If a mouse is addicted to nicotine, for example, the body makes a particular anandamide-like compound which can work against addiction. It can prevent the addiction, or it can lower, very considerably, withdrawal effects. This particular compound lowers, or almost prevents, both nicotine and heroin withdrawal symptoms.
So, here we have something quite practical, I hope. In the U.S. last year, 65,000 people died because of addiction — they overdose themselves. In many cases, these are people who are willing to get rid of their addiction, but they couldn’t. In many cases, this was due to the very strong withdrawal effects. And if there is a drug which essentially eliminates the withdrawal effects of opiates or nicotine, then I hope that it will be of wide use.
But, you see, there is a really major need of clinical trials. Anandamide has never been given to a human as a drug. Almost 100 years ago, when insulin was discovered, it was administered within six months; it became a drug within a year or two. Here we have anandamide, a nontoxic compound which has never been administered, and so it has been sitting around for the last 25 years and nobody has been able to get the OK to give it to humans.
Some of your work has focused on the immune system. What’s the connection between the endocannabinoid system and disease?
From my point of view, our body tries to fight every single disease in most cases with the immune system. It’s a very important system, but the immune system as we know it today doesn’t address some of the diseases.
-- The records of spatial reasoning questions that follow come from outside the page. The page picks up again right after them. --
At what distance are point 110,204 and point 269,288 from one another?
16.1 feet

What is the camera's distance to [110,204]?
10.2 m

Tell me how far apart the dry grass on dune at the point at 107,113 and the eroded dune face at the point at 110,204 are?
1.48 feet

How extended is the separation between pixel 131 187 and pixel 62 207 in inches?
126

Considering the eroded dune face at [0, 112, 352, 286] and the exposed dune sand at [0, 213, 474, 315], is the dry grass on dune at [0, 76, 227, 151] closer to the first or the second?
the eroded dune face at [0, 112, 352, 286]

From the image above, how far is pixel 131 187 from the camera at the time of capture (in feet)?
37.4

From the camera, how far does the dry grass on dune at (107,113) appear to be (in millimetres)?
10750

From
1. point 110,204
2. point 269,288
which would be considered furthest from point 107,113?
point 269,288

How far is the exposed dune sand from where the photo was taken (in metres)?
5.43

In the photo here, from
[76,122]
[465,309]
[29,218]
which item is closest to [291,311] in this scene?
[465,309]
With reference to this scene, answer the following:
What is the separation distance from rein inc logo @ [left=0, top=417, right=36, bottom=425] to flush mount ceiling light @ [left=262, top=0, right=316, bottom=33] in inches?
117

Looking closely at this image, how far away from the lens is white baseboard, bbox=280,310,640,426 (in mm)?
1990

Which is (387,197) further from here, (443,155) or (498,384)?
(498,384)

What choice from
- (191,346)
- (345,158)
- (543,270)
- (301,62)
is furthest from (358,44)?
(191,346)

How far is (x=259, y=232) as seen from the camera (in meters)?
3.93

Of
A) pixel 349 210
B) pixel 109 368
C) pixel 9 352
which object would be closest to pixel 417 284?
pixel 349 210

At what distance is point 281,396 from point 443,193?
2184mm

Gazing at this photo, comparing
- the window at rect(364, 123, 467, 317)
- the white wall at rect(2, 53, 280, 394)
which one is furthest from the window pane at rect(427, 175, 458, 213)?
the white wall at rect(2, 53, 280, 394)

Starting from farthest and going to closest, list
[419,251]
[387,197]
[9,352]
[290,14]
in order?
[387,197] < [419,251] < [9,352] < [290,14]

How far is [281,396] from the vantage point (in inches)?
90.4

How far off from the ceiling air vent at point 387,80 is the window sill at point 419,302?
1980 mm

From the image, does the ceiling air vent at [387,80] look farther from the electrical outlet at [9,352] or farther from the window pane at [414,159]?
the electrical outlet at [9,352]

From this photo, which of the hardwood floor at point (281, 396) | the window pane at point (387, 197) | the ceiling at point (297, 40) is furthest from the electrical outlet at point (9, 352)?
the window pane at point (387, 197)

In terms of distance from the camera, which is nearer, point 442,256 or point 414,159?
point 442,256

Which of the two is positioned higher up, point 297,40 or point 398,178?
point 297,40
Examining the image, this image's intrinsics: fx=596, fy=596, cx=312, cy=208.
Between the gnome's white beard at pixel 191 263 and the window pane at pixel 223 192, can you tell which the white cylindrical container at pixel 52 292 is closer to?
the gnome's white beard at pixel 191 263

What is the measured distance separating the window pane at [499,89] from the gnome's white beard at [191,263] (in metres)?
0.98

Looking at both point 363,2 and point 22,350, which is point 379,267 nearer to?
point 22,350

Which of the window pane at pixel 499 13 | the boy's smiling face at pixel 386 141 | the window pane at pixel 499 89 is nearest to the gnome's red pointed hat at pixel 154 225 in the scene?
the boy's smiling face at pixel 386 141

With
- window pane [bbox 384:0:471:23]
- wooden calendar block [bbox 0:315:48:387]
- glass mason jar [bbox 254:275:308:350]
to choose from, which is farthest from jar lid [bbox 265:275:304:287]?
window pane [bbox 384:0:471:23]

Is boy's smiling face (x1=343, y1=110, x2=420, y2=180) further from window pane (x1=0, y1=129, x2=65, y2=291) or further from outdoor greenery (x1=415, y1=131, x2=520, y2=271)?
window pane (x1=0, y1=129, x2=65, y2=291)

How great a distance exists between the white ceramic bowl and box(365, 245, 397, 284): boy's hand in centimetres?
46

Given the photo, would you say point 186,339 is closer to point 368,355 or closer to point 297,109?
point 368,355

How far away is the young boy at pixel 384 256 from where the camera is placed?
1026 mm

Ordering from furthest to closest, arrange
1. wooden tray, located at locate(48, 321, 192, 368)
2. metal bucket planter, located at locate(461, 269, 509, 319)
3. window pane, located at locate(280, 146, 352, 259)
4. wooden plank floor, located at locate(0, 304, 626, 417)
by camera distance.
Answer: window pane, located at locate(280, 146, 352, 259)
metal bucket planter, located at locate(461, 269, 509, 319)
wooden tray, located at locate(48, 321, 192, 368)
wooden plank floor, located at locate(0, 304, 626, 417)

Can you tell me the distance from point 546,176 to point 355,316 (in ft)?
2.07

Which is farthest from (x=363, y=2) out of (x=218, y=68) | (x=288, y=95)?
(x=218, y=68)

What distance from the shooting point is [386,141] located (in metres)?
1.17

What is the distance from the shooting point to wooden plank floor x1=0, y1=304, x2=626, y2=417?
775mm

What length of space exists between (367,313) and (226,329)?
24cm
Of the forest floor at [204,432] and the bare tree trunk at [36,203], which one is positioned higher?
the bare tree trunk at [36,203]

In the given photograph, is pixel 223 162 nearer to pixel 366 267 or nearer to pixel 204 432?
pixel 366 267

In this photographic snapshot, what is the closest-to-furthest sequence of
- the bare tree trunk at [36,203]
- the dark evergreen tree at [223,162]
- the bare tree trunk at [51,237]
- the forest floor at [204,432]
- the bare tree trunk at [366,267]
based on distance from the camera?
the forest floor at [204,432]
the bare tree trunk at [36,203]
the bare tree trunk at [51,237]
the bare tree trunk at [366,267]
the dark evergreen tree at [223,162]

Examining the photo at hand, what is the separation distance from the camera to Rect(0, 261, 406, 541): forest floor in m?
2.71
So, the body has other ways to try to fight these diseases, and I believe that the endocannabinoid system is one of the major systems through which the body tries to fight disease. So, maybe in a decade or so, we should be speaking of not only the immune system but the endocannabinoid [system]. It may be an additional way the body attacks disease states.
[Update 11/22/19: The article has been updated to correctly identify what kind of company EPM is and what their role is.]